▸ **WRITTEN TASK**:
Copy out, word for word, the part of the records that opens with their first line and closes with the line containing "2271 millimetres", both of those lines included.

▸ **RECORDS PROVIDED**:
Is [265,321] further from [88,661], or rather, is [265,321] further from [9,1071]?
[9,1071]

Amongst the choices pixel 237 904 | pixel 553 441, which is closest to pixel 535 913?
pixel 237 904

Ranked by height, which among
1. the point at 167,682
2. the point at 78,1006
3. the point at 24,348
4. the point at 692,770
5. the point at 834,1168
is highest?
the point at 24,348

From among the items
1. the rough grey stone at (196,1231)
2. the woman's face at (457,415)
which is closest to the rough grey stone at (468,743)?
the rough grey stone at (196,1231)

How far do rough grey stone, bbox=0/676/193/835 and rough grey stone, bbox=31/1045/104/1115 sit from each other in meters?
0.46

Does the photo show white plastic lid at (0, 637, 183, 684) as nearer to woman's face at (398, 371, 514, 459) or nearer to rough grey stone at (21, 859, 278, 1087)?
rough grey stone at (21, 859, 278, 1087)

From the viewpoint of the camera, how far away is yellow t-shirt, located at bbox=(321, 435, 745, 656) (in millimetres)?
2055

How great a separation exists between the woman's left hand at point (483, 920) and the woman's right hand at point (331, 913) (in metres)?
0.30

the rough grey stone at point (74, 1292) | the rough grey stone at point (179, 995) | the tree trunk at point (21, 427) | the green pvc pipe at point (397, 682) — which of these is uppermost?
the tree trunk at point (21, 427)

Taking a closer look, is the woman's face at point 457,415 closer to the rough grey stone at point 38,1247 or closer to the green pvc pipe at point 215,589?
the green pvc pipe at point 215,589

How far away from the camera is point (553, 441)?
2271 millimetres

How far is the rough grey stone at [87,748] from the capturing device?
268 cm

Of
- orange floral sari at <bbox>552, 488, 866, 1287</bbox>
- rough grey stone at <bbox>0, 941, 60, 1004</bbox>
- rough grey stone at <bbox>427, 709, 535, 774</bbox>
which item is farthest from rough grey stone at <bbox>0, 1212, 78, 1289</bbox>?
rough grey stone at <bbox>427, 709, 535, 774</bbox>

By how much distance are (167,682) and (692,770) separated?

▸ **REPLY TO THE TASK**:
Is [265,321] further from [88,661], or rather, is [265,321] further from [9,1071]?
[9,1071]

Amongst the choices pixel 237 904 | pixel 553 441, which is closest to pixel 535 913?
pixel 237 904

Ranked by height, which among
1. the point at 167,682
2. the point at 78,1006
3. the point at 24,348
4. the point at 692,770
5. the point at 834,1168
is highest?
the point at 24,348

From among the items
1. the rough grey stone at (196,1231)
2. the woman's face at (457,415)
which is closest to the rough grey stone at (468,743)?
the rough grey stone at (196,1231)

How far do rough grey stone, bbox=0/676/193/835 and rough grey stone, bbox=31/1045/104/1115 sit from each other in meters?
0.46

Does the photo show white plastic lid at (0, 637, 183, 684) as nearer to woman's face at (398, 371, 514, 459) or nearer to rough grey stone at (21, 859, 278, 1087)?
rough grey stone at (21, 859, 278, 1087)

From the viewpoint of the camera, how far away is yellow t-shirt, located at bbox=(321, 435, 745, 656) (in millimetres)?
2055

How great a separation exists between the woman's left hand at point (483, 920) and the woman's right hand at point (331, 913) (in metres)?
0.30

the rough grey stone at point (74, 1292) | the rough grey stone at point (179, 995) | the tree trunk at point (21, 427) | the green pvc pipe at point (397, 682) — which of these is uppermost?
the tree trunk at point (21, 427)

Taking a closer look, is the woman's face at point 457,415 closer to the rough grey stone at point 38,1247 or closer to the green pvc pipe at point 215,589?
the green pvc pipe at point 215,589

How far away from the camera is point (553, 441)?
2271 millimetres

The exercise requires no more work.